Layers and layers of legends make up Voyageur, a new installment of previously unreleased recordings by the late Ali Farka Touré and some of his friends and collaborators. Oumou Sangaré, Afel Bocoum, Hama Sankaré, Pee Wee Ellis, and Ali’s son Vieux Farka Touré are just a few of the renowned musicians on hand here with the legendary guitarist. At the production helm are Nick Gold and the younger Touré. It’s almost needless to say that Voyageur is an absolute delight, but this is an album and a crew worthy of proper recognition and full exploration.
Previously archived for no particular project, each track on Voyageur feels fresh and relevant. The simultaneous ease and intricacy Ali Farka Touré brought to his guitar playing throughout his career, a continued source of inspiration for musicians worldwide, rings out on every track. Ali truly has a presence here, flowing through crystal clear channels from the 1990s to the present day with no vigor lost along the way. This is a testament to the recording and production teams of past and present and the stellar musicianship of each person involved, with Ali both the most consummate of professionals and the most natural performers.

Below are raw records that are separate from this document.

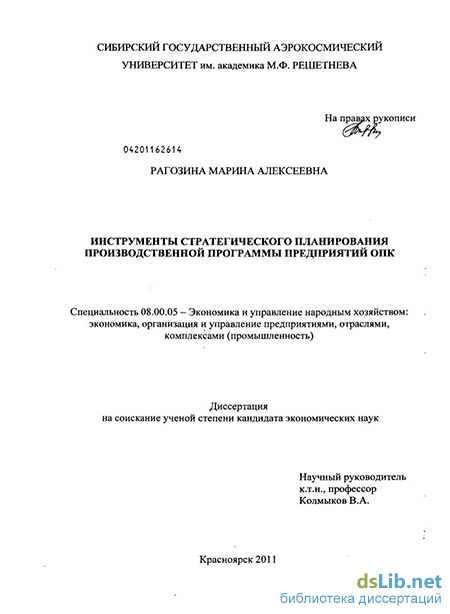 СИБИРСКИЙ ГОСУДАРСТВЕННЫЙ АЭРОКОСМИЧЕСКИЙ УНИВЕРСИТЕТ им. академика М.Ф. РЕШЕТНЕВА

На правах рукописи

04201162614

РАГОЗИНА МАРИНА АЛЕКСЕЕВНА

ИНСТРУМЕНТЫ СТРАТЕГИЧЕСКОГО ПЛАНИРОВАНИЯ ПРОИЗВОДСТВЕННОЙ ПРОГРАММЫ ПРЕДПРИЯТИЙ ОПК

Специальность 08.00.05 – Экономика и управление народным хозяйством: экономика, организация и управление предприятиями, отраслями, комплексами (промышленность)

Диссертация
на соискание ученой степени кандидата экономических наук

Научный руководитель
к.т.н., профессор
Колмыков В.А.

Красноярск 2011

dsLib.net
библиотека диссертаций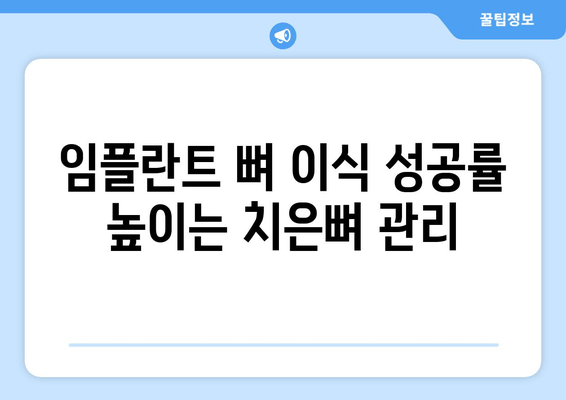 꿀팁정보

임플란트 뼈 이식 성공률 높이는 치은뼈 관리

If anyone is a match for Ali Farka Touré in terms of star power and sheer skill, of course, it’s Oumou Sangaré, and her presence on three of Voyageur’s nine tracks is unquestionably a high point on an album with no real lows. On “Bandoloboourou”, she matches Ali’s triumphant verses and plugged-in riffs with straightforward majesty. “Cherie” brings them together again, trading off sweet verses with one another and loops and whorls of guitar. Their final collaboration here, “Sadjona”, is a prescient tribute to Ali Farka Touré that envisions his death years before it happens. Sangaré takes the vocal lead alongside guitars from Ali and Vieux; joining the core group is an especially full ensemble warmed by Pee Wee Ellis and Josh Arcoleo on saxophone.
Ellis returns with Steve Williamson on the next track, an electric version of “Sambadio”, in which Ali is once again center stage, even amid the hefty horns and Oumar Touré’s echoing congas. It’s an entirely different take on the song compared to the acoustic version early on in Voyageur, in which ngoni from Bassekou Kouyaté, Mama Sissoko, and calabash from Hama Sankaré and Souleymane Kané lend themselves to an earthier sound. Both renditions feature Sankaré and Afel Bocoum on impassioned backing vocals.
From lively cuts like “Safari” and “Kenouna” to sensual “Malahani” and ardent closer “Kombo Galia”, Voyageur is as complete and wondrous an album as anything Ali Farka Touré put out during his lifetime, in no small part due to the work of his son. On the heels of last year’s Ali, a collaboration with Khruangbin, Vieux Farka Touré is continuing to carry his father’s torch and use it to shed light on the rich Ali archives that remain. Decades after its initial tracks were laid down, Voyageur‘s painstaking journey has finally reached the milestone of public release, and it deserves to fall on grateful ears.